Sunday, February 27, 2011

Four SCBs, ICB asked again to purchase shares to cool Bangladesh stock market

Ahmed Shawki
The government on Sunday asked four state-run banks and the Investment Corporation of Bangladesh again to purchase shares with the funds from their own capital to stabilise the volatile stock market.
Experts and general investors, however, observed that the latest directive of the government might not yield any positive result as a similar move of the government two weeks back had failed.
‘I don’t think any financial organisation will invest money from their own funds in a falling market,’ said an expert.
The Dhaka Stock Exchange in a post on its web site on Sunday said that the government ordered Sonali, Janata, Agrani and Rupali banks and ICB to buy shares from the two bourses in the country.
The government earlier issued similar order to state-run banks and allocated a Tk 600-crore fund to ICB in three instalments for the same purpose.
A senior official of ICB on Sunday told New Age that they were almost out of funds allocated by the government as they had already invested more than 90 per cent of the total allocation and would have to bear a severe pressure to meet the order yet again.
‘We have already finished the first two instalments and only 25 per cent of the second instalment remained in our hand,’ he said.
The state-run banks are also in a tight spot with their investment in the stock market as the prices of the stocks are going down continually, he said.
The market experts questioned the practicability of such directive like asking financial institutions to invest in the market. They considered such directives futile and useless as they claimed the amount demanded to stabilise the market are hardly bearable by any institution.
Salahuddin Ahmed Khan, a former chief executive officer of DSE, said, ‘The amount of investment needed to stabilise the market can only be met if the government invests itself,’
‘The institutions are also suffering from credit crunch.

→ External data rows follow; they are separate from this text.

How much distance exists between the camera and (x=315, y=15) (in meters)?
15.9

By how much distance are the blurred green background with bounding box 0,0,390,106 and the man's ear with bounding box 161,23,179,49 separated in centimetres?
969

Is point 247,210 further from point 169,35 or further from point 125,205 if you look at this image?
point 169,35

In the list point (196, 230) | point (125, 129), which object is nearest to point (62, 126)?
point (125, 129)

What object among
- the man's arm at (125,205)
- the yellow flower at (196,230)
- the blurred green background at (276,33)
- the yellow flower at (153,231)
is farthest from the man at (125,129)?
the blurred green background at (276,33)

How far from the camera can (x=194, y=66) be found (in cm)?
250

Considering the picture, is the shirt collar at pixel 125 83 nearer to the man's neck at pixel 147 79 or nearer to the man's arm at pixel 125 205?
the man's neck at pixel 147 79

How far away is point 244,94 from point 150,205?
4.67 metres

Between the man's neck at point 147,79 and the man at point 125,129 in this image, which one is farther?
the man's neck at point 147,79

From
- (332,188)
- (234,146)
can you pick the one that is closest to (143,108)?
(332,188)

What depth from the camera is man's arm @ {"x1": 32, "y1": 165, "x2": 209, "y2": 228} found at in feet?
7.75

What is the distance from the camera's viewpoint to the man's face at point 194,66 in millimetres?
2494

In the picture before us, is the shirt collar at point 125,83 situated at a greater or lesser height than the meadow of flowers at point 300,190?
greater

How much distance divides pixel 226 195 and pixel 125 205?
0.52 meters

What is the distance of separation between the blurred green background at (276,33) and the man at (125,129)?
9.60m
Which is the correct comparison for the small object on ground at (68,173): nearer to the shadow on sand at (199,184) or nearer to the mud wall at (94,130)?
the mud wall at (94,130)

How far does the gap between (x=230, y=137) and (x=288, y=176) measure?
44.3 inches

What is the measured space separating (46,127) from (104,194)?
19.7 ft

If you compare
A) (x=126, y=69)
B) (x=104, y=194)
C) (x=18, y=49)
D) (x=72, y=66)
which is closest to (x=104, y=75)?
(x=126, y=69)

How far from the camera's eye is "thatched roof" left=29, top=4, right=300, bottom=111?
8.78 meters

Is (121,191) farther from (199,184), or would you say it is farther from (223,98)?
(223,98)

As they also run with a commercially viable motive, pressuring them would not change the faltering scenario,’ he explained.

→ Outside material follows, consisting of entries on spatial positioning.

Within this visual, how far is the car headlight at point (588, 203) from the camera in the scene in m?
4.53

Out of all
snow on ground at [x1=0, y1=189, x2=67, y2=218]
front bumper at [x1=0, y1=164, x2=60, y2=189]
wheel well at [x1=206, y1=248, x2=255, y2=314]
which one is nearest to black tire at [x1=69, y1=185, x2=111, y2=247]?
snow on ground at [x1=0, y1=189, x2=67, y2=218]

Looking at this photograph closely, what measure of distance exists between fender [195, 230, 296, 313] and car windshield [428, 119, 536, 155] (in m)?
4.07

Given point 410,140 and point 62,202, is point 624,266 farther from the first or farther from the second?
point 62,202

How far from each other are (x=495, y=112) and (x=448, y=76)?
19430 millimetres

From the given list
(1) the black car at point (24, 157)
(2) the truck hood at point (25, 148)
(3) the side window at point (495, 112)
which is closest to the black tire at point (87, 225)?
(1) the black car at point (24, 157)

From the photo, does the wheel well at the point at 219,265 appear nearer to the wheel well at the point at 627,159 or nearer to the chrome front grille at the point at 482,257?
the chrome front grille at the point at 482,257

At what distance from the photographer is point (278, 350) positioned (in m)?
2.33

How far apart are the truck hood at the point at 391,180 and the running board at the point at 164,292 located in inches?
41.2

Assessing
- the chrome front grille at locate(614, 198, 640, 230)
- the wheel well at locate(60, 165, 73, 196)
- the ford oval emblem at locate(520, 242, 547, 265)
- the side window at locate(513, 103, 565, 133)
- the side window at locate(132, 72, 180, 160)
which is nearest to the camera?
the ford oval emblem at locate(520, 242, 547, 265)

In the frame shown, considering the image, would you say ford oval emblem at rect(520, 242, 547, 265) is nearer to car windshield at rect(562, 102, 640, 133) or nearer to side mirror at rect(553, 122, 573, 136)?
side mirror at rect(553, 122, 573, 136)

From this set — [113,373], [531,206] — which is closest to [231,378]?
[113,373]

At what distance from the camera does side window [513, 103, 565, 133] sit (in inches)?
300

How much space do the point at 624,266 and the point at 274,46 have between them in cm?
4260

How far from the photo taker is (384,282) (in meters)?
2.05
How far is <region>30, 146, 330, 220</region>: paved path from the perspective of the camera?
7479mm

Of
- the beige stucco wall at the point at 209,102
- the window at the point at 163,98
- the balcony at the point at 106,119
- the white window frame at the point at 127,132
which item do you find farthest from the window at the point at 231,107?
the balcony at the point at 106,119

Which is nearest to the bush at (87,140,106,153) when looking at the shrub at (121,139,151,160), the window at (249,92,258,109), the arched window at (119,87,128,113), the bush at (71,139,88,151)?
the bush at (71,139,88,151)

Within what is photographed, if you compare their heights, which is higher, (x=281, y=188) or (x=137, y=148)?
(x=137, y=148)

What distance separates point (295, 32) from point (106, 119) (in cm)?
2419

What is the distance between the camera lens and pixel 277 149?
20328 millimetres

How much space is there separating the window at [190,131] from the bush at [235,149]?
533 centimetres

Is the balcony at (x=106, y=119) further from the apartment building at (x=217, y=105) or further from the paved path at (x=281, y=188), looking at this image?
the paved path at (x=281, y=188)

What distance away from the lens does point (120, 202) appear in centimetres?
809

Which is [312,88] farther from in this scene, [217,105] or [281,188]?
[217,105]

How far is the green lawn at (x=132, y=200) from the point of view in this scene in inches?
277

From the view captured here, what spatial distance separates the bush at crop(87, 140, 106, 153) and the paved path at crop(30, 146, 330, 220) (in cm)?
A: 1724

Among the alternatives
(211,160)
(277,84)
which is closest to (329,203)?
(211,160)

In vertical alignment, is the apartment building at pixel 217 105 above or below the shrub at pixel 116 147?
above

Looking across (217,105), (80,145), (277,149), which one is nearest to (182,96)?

The general investors seem sceptic and aggravated following the announcement of the directive as they think such declaration ineffective.
The investors on Sunday blasted the government for its failure to stabilise the stock market and also questioned its sincerity in the issue.
Many retail investors claimed that the government did not have any genuine intention to stabilise the market and it seemed that the government enjoyed the sufferings of the general investors.
Selim, an investor standing in front of the DSE building said, ‘When the government makes such announcement, we believe it and count on it. But they take the advantage of our trust on its decision.’
‘The government better not test our patience any more,’ he warned.
The general index of the DSE collapsed by 337.58 points, or 5.81 per cent, to close at its 10-month low at 5,463.35 points on Sunday.
The DSE index had also suffered a loss of 125.41 points, or 2.12 per cent, to close at 5,800.94 points in the past week after the government announced measures to stabilise the market.